Dataset entries:
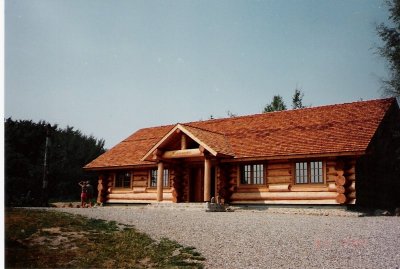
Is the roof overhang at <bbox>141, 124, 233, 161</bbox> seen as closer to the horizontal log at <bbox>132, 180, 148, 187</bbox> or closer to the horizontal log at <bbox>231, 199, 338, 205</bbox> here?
the horizontal log at <bbox>231, 199, 338, 205</bbox>

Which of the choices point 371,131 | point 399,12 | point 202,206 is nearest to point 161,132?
point 202,206

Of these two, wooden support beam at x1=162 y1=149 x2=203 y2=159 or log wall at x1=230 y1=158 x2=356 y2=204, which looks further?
wooden support beam at x1=162 y1=149 x2=203 y2=159

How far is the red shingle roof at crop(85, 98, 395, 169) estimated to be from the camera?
19000 millimetres

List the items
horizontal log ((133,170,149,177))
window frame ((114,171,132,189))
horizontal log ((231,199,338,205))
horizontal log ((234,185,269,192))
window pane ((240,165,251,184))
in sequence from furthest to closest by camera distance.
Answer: window frame ((114,171,132,189))
horizontal log ((133,170,149,177))
window pane ((240,165,251,184))
horizontal log ((234,185,269,192))
horizontal log ((231,199,338,205))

INSTRUCTIONS TO FOLLOW. Copy out every line of the items above without changing a word, and leave the pictures out.

RESPONSE FOR THIS EXERCISE.
Is the roof overhang at <bbox>141, 124, 233, 161</bbox> seen as closer to the horizontal log at <bbox>132, 180, 148, 187</bbox> or closer to the horizontal log at <bbox>231, 199, 338, 205</bbox> here?
the horizontal log at <bbox>231, 199, 338, 205</bbox>

Which of the choices point 371,131 | point 399,12 | point 202,206 is nearest to point 161,132?
point 202,206

Of these two, wooden support beam at x1=162 y1=149 x2=203 y2=159 or log wall at x1=230 y1=158 x2=356 y2=204, which looks further?
wooden support beam at x1=162 y1=149 x2=203 y2=159

How far is the red shingle roof at crop(85, 98, 395, 169) estimated to be from the camera?
19000 millimetres

List the items
horizontal log ((133,170,149,177))
window frame ((114,171,132,189))
horizontal log ((231,199,338,205))
horizontal log ((234,185,269,192))
window pane ((240,165,251,184))
in sequence from furthest to closest by camera distance.
Answer: window frame ((114,171,132,189))
horizontal log ((133,170,149,177))
window pane ((240,165,251,184))
horizontal log ((234,185,269,192))
horizontal log ((231,199,338,205))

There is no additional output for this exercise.